> Exercise details
Update the stretch of the demo video shot list from "Transition: Cut to" through "auto-demo output scrolling.", replacing "terminal" with "console" wherever it occurs.

Demo Video Shot List

May 28, 2026 · View on GitHub

Total budget 180 seconds. Hard cap 210 seconds.

Scene 0 — Cold open (0:00–0:12, 12s)

Visual: Black screen, white text "Falsification Engine — pre-registration + CI for AI-agent claims."
Voiceover: "AI agents make claims. This makes those claims falsifiable — before the data arrives."
Transition: Cut to terminal.

Alt-Scene 0 — Docker cold open (optional swap for Scene 0)

Visual: single terminal line — docker run --rm -it falsify-demo
Cut directly to the auto-demo output scrolling.
Voiceover: "One docker run. No Python setup. Watch the whole story."
Use this version if we want to emphasize zero-setup install over the philosophical cold open.

Scene 1 — The problem (0:12–0:30, 18s)

Visual: Terminal showing fake agent output: My model achieves 92 percent accuracy.
Voiceover: "An agent says 92 percent. What was the threshold? What was the metric? When did we decide? Without pre-registration, we're just story-telling."
Cursor runs: ls .falsify/ — empty.

Scene 2 — Lock the hypothesis (0:30–0:55, 25s)

Commands (typed live):

python3 falsify.py init calibration
python3 falsify.py lock calibration

Voiceover: "We declare the claim, metric, threshold before running anything. Lock it. Hash freezes the spec."
Visual highlight: zoom on LOCKED calibration — hash a3f9c12b.

Scene 3 — Run and verdict PASS (0:55–1:20, 25s)

Commands:

python3 falsify.py run calibration
python3 falsify.py verdict calibration

Voiceover: "Run. Verdict is deterministic — brier 0.21, below threshold 0.25, n=20. PASS. Exit code zero."
Visual: green PASS line, echo $? shows 0.

Scene 4 — Tampering test (1:20–1:50, 30s)

> Saved entries
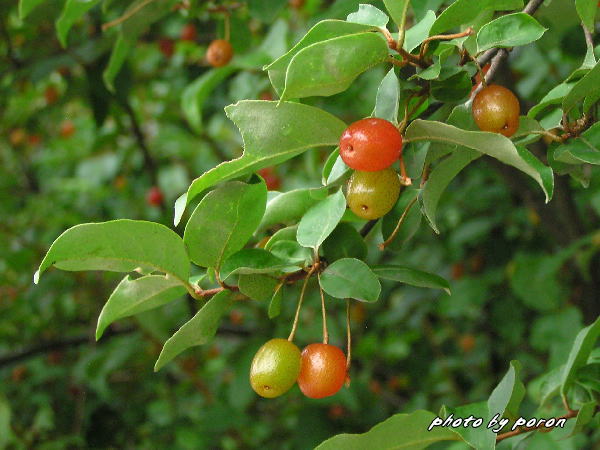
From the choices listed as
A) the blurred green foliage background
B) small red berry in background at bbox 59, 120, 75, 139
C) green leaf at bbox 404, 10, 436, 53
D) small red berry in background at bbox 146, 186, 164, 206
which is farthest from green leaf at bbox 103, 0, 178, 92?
small red berry in background at bbox 59, 120, 75, 139

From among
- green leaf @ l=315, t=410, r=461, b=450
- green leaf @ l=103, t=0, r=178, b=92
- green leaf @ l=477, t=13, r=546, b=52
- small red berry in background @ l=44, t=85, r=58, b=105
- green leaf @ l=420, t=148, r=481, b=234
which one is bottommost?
small red berry in background @ l=44, t=85, r=58, b=105

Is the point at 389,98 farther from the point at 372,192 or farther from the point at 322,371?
the point at 322,371

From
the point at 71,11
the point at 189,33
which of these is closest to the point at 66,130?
the point at 189,33

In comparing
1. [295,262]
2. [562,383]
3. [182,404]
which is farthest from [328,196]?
[182,404]

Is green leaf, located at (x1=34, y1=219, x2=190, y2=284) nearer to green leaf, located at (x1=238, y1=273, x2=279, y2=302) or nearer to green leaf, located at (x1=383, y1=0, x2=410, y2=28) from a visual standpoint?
green leaf, located at (x1=238, y1=273, x2=279, y2=302)

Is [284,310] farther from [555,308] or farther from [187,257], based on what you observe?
[187,257]
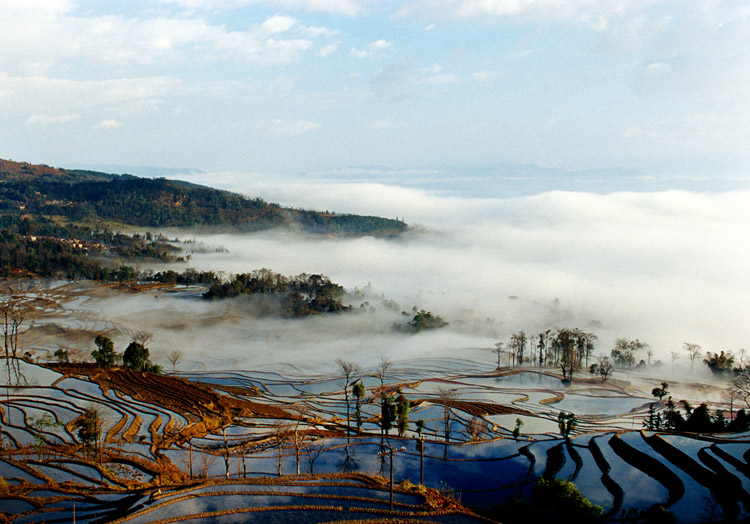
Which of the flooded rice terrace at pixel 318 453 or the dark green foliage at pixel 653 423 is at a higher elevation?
the flooded rice terrace at pixel 318 453

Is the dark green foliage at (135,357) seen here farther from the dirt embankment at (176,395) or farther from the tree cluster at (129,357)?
the dirt embankment at (176,395)

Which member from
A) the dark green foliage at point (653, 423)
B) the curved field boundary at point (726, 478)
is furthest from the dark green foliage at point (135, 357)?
the curved field boundary at point (726, 478)

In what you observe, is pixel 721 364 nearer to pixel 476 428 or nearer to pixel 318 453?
pixel 476 428

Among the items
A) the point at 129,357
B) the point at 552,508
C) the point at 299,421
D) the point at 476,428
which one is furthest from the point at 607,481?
the point at 129,357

> Result of this task
Transition: Cut to console.

Alt-Scene 0 — Docker cold open (optional swap for Scene 0)

Visual: single console line — docker run --rm -it falsify-demo
Cut directly to the auto-demo output scrolling.